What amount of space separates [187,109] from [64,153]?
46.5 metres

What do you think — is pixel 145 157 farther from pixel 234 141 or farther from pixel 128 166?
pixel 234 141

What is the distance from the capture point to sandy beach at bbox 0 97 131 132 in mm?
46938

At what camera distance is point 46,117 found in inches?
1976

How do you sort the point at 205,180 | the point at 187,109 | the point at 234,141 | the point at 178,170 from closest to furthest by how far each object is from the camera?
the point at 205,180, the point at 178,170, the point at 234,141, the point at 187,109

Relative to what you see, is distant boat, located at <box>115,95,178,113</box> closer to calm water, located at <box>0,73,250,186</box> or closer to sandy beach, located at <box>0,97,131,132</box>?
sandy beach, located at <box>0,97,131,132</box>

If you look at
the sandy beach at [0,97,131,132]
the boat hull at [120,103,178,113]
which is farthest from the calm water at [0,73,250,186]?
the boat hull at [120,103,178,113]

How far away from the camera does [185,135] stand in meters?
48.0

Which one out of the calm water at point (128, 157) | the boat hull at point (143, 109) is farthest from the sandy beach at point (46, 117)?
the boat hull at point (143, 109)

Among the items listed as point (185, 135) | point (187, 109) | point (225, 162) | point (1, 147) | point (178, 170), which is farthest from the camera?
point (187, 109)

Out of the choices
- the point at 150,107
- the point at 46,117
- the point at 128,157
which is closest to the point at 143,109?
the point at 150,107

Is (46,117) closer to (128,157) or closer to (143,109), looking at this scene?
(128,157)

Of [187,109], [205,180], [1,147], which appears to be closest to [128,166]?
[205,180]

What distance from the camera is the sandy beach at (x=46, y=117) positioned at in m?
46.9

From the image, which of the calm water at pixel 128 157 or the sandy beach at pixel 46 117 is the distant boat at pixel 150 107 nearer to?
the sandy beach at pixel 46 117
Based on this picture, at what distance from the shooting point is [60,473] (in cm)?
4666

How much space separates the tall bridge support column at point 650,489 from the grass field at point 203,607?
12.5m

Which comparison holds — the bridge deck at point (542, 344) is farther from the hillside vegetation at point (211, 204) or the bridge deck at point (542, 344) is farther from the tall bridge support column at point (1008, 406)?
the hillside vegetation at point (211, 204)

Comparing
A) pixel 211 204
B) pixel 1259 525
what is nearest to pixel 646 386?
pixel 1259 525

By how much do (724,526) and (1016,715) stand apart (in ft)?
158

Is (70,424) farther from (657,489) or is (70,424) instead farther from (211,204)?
+++
Consegna =>
Trascrivi senza alcuna modifica le righe dei record che vanno dalla riga contenente "What is the" alla riga contenente "the point at 205,180, the", entrambe incluse.

Risposta alla consegna =>
What is the distance from the capture point to sandy beach at bbox 0 97 131 132 in mm?
46938

At what camera distance is point 46,117 found in inches?
1976

How do you sort the point at 205,180 | the point at 187,109 | the point at 234,141 | the point at 178,170 from closest to furthest by how far each object is from the camera?
the point at 205,180, the point at 178,170, the point at 234,141, the point at 187,109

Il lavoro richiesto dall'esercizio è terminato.